ZNEWS.ID JAKARTA – Di berbagai wilayah Indonesia, bulan Ramadan tidak hanya menjadi waktu untuk beribadah dan berpuasa, tetapi juga dipenuhi dengan beragam tradisi khas yang diwariskan turun-temurun.
Salah satu tradisi yang masih dilestarikan hingga saat ini adalah qunutan atau yang juga dikenal sebagai ngupat. Tradisi ini biasanya diadakan pada malam ke-15 Ramadan dan memiliki makna mendalam bagi masyarakat yang menjalankannya.
Bagi mereka, qunutan bukan sekadar perayaan, tetapi juga bentuk rasa syukur serta momen mempererat kebersamaan. Lantas, apa sebenarnya makna dari qunutan dan bagaimana sejarahnya di berbagai daerah? Simak penjelasannya berikut ini.
Mengenal Tradisi Qunutan
Di beberapa daerah, khususnya di Jawa, qunutan atau kupatan adalah tradisi yang dilaksanakan pada pertengahan bulan Ramadan. Dalam perayaan ini, ketupat yang telah matang dibawa ke masjid menjelang waktu Magrib.

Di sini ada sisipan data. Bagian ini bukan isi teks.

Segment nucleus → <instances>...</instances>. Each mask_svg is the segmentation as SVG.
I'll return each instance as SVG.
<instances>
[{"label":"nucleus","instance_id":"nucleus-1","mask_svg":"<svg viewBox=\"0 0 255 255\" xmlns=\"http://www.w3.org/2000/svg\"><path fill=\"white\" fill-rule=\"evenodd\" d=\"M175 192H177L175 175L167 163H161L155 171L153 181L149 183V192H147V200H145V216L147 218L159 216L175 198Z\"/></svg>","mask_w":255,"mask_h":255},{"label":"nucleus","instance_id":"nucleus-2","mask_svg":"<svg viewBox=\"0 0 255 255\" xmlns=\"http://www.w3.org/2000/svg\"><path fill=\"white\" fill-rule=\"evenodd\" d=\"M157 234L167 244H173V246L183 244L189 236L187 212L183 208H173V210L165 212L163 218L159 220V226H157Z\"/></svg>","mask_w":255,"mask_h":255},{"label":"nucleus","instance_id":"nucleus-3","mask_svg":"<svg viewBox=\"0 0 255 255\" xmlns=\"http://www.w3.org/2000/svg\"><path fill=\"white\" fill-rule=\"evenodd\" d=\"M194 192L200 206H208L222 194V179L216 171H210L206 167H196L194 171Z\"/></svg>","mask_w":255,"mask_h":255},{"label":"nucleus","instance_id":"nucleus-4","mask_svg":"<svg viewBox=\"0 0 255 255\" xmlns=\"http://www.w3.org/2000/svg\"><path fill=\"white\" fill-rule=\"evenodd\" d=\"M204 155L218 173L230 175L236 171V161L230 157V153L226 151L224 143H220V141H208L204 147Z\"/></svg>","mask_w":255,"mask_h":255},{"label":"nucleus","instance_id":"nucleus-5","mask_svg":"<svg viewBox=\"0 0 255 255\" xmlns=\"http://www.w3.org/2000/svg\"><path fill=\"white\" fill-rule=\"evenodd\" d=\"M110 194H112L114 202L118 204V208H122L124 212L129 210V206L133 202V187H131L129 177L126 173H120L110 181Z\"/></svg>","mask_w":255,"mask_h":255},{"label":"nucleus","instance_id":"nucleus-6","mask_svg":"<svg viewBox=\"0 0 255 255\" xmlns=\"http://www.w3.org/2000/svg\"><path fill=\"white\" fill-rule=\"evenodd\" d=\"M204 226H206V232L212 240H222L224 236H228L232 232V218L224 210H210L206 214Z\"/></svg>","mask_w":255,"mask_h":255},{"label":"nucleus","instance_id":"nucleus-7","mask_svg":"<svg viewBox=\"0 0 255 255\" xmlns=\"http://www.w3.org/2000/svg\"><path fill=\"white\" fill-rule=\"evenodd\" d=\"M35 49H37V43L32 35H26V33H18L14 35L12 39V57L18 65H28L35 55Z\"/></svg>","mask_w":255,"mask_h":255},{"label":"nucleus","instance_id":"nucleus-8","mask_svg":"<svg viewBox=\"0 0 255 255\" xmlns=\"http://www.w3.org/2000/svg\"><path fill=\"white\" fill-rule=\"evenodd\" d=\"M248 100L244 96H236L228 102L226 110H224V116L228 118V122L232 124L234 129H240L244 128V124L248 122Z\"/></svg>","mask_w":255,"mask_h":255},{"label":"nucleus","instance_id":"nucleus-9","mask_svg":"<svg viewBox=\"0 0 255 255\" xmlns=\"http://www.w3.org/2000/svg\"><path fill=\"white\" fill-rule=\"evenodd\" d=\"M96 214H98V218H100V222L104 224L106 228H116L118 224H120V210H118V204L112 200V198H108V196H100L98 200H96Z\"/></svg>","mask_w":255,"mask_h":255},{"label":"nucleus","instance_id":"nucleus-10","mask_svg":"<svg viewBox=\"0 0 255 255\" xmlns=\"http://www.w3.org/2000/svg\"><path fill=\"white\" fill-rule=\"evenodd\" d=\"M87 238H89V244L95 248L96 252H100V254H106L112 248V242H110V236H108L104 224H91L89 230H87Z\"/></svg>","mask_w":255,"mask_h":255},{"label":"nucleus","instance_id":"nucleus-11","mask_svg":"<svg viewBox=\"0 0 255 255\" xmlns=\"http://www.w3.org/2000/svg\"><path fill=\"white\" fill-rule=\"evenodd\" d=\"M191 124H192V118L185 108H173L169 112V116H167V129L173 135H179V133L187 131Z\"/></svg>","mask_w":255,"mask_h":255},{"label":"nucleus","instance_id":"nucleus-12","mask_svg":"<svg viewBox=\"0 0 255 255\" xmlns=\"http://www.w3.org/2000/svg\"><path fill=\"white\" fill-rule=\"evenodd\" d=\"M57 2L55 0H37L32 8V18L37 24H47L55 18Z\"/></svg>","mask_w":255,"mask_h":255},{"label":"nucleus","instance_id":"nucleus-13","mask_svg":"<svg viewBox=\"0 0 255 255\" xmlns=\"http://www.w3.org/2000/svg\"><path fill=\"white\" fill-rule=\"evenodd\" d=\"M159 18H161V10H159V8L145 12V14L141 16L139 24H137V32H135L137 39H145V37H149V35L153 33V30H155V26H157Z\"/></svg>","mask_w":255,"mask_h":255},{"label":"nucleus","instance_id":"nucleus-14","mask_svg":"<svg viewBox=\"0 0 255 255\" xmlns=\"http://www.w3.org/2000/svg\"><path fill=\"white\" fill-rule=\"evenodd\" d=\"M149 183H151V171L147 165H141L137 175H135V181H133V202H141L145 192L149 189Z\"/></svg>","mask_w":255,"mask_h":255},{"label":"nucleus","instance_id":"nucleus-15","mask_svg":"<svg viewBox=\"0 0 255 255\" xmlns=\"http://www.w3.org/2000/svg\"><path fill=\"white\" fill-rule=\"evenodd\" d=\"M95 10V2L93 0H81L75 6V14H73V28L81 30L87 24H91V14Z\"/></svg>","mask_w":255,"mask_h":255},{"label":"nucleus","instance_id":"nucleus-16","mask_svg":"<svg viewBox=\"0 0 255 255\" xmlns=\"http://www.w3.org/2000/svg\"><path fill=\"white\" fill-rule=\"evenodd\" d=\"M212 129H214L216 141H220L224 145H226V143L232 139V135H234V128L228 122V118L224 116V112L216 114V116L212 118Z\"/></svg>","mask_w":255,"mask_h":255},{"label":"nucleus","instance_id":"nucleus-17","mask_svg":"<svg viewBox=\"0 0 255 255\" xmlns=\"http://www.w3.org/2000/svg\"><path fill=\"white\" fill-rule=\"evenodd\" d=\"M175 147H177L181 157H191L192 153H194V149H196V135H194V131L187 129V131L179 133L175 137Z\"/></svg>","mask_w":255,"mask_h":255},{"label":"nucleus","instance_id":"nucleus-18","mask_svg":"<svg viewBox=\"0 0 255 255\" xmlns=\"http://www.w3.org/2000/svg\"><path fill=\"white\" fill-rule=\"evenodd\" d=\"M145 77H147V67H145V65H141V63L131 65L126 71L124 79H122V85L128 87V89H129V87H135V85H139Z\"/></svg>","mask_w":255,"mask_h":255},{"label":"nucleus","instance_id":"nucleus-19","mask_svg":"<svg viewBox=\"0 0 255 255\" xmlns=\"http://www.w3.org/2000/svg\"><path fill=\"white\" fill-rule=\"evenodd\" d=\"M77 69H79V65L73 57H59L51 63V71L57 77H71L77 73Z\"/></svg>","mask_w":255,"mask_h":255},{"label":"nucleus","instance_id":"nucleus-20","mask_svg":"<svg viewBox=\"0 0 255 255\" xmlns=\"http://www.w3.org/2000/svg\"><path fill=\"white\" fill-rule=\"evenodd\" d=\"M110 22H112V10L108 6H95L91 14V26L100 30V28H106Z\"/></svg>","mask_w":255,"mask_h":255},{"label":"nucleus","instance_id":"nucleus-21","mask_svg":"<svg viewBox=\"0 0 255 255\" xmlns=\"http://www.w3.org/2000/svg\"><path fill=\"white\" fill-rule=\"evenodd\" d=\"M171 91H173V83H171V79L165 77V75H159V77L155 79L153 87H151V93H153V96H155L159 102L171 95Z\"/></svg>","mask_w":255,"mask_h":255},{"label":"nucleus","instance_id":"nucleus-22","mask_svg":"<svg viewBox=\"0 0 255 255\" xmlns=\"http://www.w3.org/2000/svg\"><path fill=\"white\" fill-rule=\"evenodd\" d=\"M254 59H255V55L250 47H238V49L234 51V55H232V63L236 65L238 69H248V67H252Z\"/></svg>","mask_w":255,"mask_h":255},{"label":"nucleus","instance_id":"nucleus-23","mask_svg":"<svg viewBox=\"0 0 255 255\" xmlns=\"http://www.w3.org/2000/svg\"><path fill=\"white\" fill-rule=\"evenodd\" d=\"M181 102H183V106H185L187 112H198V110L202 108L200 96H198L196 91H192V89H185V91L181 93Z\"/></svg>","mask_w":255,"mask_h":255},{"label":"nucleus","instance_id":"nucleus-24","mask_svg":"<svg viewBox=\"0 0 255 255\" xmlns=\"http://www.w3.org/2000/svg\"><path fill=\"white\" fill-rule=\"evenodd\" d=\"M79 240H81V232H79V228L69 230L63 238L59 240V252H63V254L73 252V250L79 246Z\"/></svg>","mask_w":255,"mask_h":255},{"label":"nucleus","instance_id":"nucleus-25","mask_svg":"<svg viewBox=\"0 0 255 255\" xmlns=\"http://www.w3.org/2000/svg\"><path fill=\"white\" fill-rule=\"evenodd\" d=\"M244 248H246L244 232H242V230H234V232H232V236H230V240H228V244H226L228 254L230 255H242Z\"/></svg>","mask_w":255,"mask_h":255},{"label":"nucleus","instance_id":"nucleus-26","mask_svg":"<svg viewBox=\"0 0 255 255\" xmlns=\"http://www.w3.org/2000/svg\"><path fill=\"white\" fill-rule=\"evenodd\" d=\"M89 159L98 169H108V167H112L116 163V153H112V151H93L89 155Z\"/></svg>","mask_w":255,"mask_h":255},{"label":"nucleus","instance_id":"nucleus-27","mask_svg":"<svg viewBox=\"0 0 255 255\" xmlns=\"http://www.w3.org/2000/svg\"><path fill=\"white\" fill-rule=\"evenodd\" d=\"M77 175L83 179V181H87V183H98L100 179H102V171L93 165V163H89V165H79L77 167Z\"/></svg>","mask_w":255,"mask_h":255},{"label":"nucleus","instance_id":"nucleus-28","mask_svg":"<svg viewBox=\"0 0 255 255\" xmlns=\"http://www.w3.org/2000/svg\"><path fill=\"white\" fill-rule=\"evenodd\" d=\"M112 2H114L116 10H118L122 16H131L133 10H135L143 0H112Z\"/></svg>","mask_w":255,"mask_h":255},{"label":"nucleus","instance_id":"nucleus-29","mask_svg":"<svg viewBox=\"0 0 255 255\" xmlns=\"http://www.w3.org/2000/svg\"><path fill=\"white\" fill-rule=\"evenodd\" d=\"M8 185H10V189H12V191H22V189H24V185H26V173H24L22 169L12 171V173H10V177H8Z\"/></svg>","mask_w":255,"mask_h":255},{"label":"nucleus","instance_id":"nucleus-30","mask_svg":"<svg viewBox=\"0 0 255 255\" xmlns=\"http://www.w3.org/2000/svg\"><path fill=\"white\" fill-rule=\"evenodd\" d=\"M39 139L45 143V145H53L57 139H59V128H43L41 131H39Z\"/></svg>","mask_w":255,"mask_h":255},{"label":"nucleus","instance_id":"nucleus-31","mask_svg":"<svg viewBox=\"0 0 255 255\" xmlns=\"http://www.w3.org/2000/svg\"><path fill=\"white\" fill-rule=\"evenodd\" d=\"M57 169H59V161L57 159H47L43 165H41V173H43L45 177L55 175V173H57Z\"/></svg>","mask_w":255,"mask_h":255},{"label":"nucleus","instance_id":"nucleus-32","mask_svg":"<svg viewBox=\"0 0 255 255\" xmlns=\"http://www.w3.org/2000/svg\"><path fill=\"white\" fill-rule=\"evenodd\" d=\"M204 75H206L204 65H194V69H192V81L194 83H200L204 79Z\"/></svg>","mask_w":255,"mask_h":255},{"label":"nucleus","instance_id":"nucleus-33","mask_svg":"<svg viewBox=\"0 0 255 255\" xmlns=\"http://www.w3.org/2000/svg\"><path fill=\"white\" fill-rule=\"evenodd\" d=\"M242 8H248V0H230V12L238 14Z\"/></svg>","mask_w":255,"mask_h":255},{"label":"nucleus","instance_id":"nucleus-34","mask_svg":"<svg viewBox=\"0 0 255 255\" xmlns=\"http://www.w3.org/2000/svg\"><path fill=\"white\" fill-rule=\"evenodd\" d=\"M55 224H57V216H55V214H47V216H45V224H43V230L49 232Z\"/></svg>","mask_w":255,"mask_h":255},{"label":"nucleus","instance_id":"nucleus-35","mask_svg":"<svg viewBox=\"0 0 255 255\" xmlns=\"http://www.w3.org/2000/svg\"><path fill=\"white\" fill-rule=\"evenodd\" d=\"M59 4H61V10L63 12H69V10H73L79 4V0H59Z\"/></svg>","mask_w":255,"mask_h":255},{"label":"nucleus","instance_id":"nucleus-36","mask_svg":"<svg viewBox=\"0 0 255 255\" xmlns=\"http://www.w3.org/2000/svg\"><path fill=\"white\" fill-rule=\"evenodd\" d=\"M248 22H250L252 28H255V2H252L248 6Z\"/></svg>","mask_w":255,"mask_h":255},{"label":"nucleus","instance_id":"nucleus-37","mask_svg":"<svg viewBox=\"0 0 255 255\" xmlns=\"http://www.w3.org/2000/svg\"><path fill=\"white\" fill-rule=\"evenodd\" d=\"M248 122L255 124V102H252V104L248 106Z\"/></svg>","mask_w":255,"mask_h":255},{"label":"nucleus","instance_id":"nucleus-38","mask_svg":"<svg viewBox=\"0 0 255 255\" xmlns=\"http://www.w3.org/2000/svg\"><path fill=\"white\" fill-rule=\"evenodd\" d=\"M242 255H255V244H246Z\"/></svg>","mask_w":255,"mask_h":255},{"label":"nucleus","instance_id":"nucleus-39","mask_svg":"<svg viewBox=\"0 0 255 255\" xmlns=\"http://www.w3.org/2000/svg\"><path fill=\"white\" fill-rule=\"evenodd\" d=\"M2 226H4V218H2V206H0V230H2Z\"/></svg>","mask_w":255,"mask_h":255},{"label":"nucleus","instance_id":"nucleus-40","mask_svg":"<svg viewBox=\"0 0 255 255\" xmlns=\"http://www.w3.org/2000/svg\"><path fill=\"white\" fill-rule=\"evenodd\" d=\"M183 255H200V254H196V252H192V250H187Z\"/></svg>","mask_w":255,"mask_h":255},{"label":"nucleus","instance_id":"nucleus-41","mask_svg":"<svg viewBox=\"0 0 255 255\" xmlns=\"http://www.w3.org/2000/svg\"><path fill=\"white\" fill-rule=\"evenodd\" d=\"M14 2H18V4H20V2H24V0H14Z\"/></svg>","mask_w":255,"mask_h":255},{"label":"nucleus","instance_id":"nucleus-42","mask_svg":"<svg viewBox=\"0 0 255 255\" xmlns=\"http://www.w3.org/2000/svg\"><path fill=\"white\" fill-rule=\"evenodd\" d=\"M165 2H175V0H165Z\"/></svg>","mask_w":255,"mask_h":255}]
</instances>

Setelah berbuka puasa di rumah masing-masing, warga kembali berkumpul di masjid untuk menunaikan shalat Magrib berjemaah, dilanjutkan dengan tahlilan.
Salah satu ciri khas dari tradisi ini adalah pembagian ketupat secara acak kepada para jamaah. Dengan cara ini, setiap orang dapat menikmati hasil masakan dari keluarga lain, yang semakin mempererat kebersamaan.
Selain itu, qunutan juga menjadi simbol rasa syukur umat Islam karena telah berhasil menjalani setengah perjalanan di bulan Ramadan.
Sejarah Awal Tradisi Qunutan
Meskipun tidak ada catatan pasti mengenai asal mula tradisi ini, beberapa sumber menyebutkan bahwa qunutan telah ada sejak era Kesultanan Demak pada 1524. Saat itu, Islam mulai berkembang pesat ke wilayah barat, termasuk Kesultanan Cirebon dan Kesultanan Banten.
Dikisahkan bahwa Sunan Gunung Jati, dengan dukungan pasukan dari Demak, berhasil merebut Pelabuhan Banten dan mendirikan Kesultanan di sana.
Sebagai wujud syukur dan untuk mendapatkan keberkahan di bulan Ramadan, ketupat kemudian dibagikan kepada masyarakat. Sejak saat itu, tradisi ini terus berkembang dan dilestarikan di berbagai daerah.
Makna Religius dalam Tradisi Qunutan
Selain menjadi ajang berbagi makanan, qunutan juga memiliki nilai spiritual yang mendalam. Dalam pelaksanaannya, umat Islam dianjurkan membaca doa qunut saat shalat tarawih, yang diyakini sebagai doa perlindungan dari berbagai ujian dan cobaan.
Kepercayaan ini muncul karena 15 hari terakhir Ramadan sering dianggap sebagai periode penuh godaan yang dapat mengganggu kekhusyukan dalam beribadah. Oleh sebab itu, membaca doa qunut diharapkan dapat memberikan keteguhan iman bagi mereka yang menjalankan puasa.
Selain itu, qunutan juga menandai perubahan bacaan surah dalam salat tarawih, yakni dari surah At-Takasur ke surah Al-Qadr.
Surah Al-Qadr dipilih karena malam-malam setelah qunutan diyakini sebagai waktu turunnya Lailatul Qadar, malam yang lebih mulia dari seribu bulan. Setelah malam qunutan, umat Islam juga sudah diperbolehkan membayar zakat fitrah sebagai bagian dari persiapan menyambut Idul Fitri.
Qunutan lebih dari sekadar kebiasaan berbagi ketupat. Tradisi ini mencerminkan rasa syukur, solidaritas sosial, serta semangat kebersamaan di antara umat Islam.
Melalui qunutan, masyarakat diajarkan untuk berbagi rezeki, menjaga persaudaraan, dan memperkuat keimanan dalam perjalanan spiritual di bulan Ramadan. Hingga kini, qunutan tetap lestari dan menjadi bagian dari warisan budaya Islam di Indonesia.